One of the smug claims of some multilateralists in the wake of 9/11 was that it showed the necessity of the U.S. being part of a network of multilateral institutions. I was waiting for someone to puncture that canard at some point, and it’s hard to beat Anne Applebaum’s piece in the current Slate in that regard. She points out how the only critical players in the current conflict are old-fashioned nation-states, forging a mix of bilateral and multilateral ties to advance their own self-interest. What role does the EU have at moments like this? Nada. Ditto all the hyper-ventilation about a joint European force. How about the U.N.? As usual, useful window-dressing for the purposes of various nation-states. I’m sure Slate’s resident internationalist Bob Wright has something to say about this. I’m equally sure he will.
HAIR TODAY, GONE TOMORROW: David Skinner of the Weekly Standard has an odd little essay on manliness. I have no idea what he’s trying to say (see if you can figure it out), but I share his interest in one truly weird aspect of the 9/11 suicide killers’ preparation for their deed. Mohammed Atta and his buddy shaved unnecessary body hair, we are told. There is nothing in Islamic law or custom to mandate this. (I’m also not quite sure what ‘unnecessary’ means in this context. Do we give a pass to hairy legs? Armpits?) Maybe they were concerned that any protruding chest hair would make them seem more swarthy, therefore more Middle Eastern, therefore more suspicious. But that seems a long shot. I think the best explanation is a kind of neurosis. I’m not going to endorse the National Enquirer’s belief that the men were gay, but I don’t think it’s a stretch to see many of these young, conflicted, sexually repressed, homophile murderers as having sexual issues. And one way people deal with these kinds of conflicts is by odd, obsessional behavior – frantic cleansing of hands and feet, manic tidiness, avoiding cracks in the sidewalk, and so on. Getting completely obsessed with body-hair – a notoriously uncontrollable feature of one’s body – seems in this ball-park. The hairless aesthetic – pioneered by gay men in the 1990s – has a market niche, of course. (It’s an aesthetic I have never even remotely understood. Why, if you want to be attractive as a man, would you want to mimic the body of a woman? Beats me. And the razor burn is a nightmare.) But I doubt that Atta was making a fashion statement. These people were simply disturbed. At least that’s the best I can come up with. Any better ideas out there?
PATENTS AND BIOWARFARE: Here’s a timely and important rebuff to demagogues like Charles Schumer and Naderite Jamie Love. Ron Daniels shows in the latest Reason magazine how important private pharmaceutical research is for protection against biowarfare. You think the Feds came up with Cipro? Gutting the profitability of drug companies during this bio-terrorist crisis is a precise recipe for ensuring we do not survive the next one.

EXCERPTED RECORDS:

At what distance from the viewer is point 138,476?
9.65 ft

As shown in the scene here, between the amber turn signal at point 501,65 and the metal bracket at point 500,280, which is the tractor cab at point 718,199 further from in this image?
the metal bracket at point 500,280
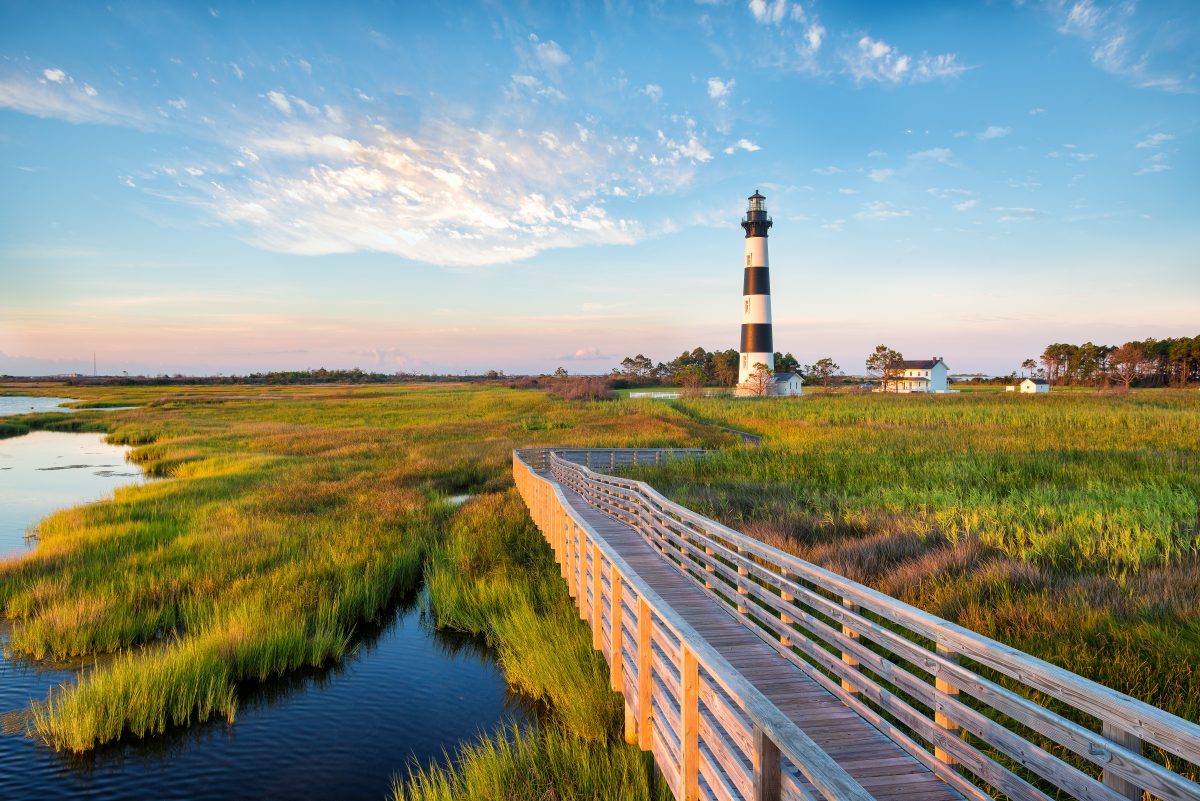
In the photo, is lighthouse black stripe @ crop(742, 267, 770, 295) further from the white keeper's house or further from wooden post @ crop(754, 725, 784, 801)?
wooden post @ crop(754, 725, 784, 801)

EXERCISE GOAL: Rewrite the part of the blog post that opens with "PATENTS AND BIOWARFARE: Here’s" and ends with "the next one.", putting "government" in place of "Feds".

SOLVED PROBLEM:
PATENTS AND BIOWARFARE: Here’s a timely and important rebuff to demagogues like Charles Schumer and Naderite Jamie Love. Ron Daniels shows in the latest Reason magazine how important private pharmaceutical research is for protection against biowarfare. You think the government came up with Cipro? Gutting the profitability of drug companies during this bio-terrorist crisis is a precise recipe for ensuring we do not survive the next one.